**EXTRACTED TEXT:**
------------------------------
Congresswoman Pelosi moved to remove the proceeding from state court pursuant to 28 U.S.C. sections 1446 and 1442(a)(1). Section 1442 covers the removal of civil or criminal proceedings against persons and agencies of the United States for acts done under "color of office." 28 U.S.C. § 1442(a). Petitioner's grievances against Congresswoman Pelosi pertain to two votes she cast in the House of Representatives. As an officer of the United States government, Congresswoman Pelosi's actions on the floor of Congress relate to her status as a government official and the claims against her arise out of alleged actions taken by her in her official capacity. Under Section 1442(a)(1), there is sufficient grounds for federal jurisdiction under which the mandamus action was brought to this court. Removal was thus proper and the court has jurisdiction to hear the case.
III. Motion to Dismiss
A. Claims Against City Respondents
As City respondents' motion to dismiss under Rule 12(b)(6) is dispositive, the court need not reach the issue of whether to grant City respondents' motion to strike under Rule 12(f).
As a preliminary matter, it is of note that petitioner has filed no opposition to City respondents' motion to dismiss. Even treating petitioner's motion for reconsideration as an opposition it fails to refute any of the allegations raised by City respondents. In any event, the Court will discuss the merits of the City respondents' motion to dismiss below.
City respondents make a number of arguments in support of their motion to dismiss for failure to state a cause of action. First, City respondents contend that there was no violation of the Brown Act because the public had an opportunity to comment at an earlier hearing and the resolution did not substantially change between that hearing and the hearing on February 28, 2006. Second, petitioner's omission from the June 6, 2006 primary ballot was proper because his nomination papers lacked the requisite number of valid signatures. Finally, City respondents argue that as a matter of law, section 241 and section 37 cannot provide a basis for civil liability. Thus, City respondents contend, the court should dismiss petitioner's complaint with prejudice on grounds of futility.
------------------------------
Can you reproduce the stretch of the court ruling from "City respondents make" through "grounds of futility.", word for word?

**COLLECTED MATERIAL:**
------------------------------
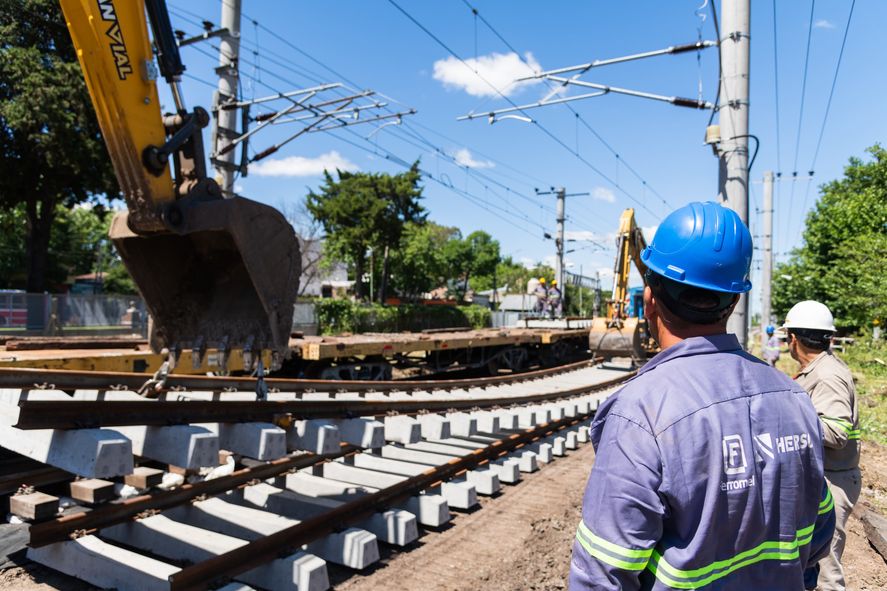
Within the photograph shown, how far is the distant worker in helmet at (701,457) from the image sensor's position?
4.88 ft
------------------------------
**ANSWER IN FULL:**
City respondents make a number of arguments in support of their motion to dismiss for failure to state a cause of action. First, City respondents contend that there was no violation of the Brown Act because the public had an opportunity to comment at an earlier hearing and the resolution did not substantially change between that hearing and the hearing on February 28, 2006. Second, petitioner's omission from the June 6, 2006 primary ballot was proper because his nomination papers lacked the requisite number of valid signatures. Finally, City respondents argue that as a matter of law, section 241 and section 37 cannot provide a basis for civil liability. Thus, City respondents contend, the court should dismiss petitioner's complaint with prejudice on grounds of futility.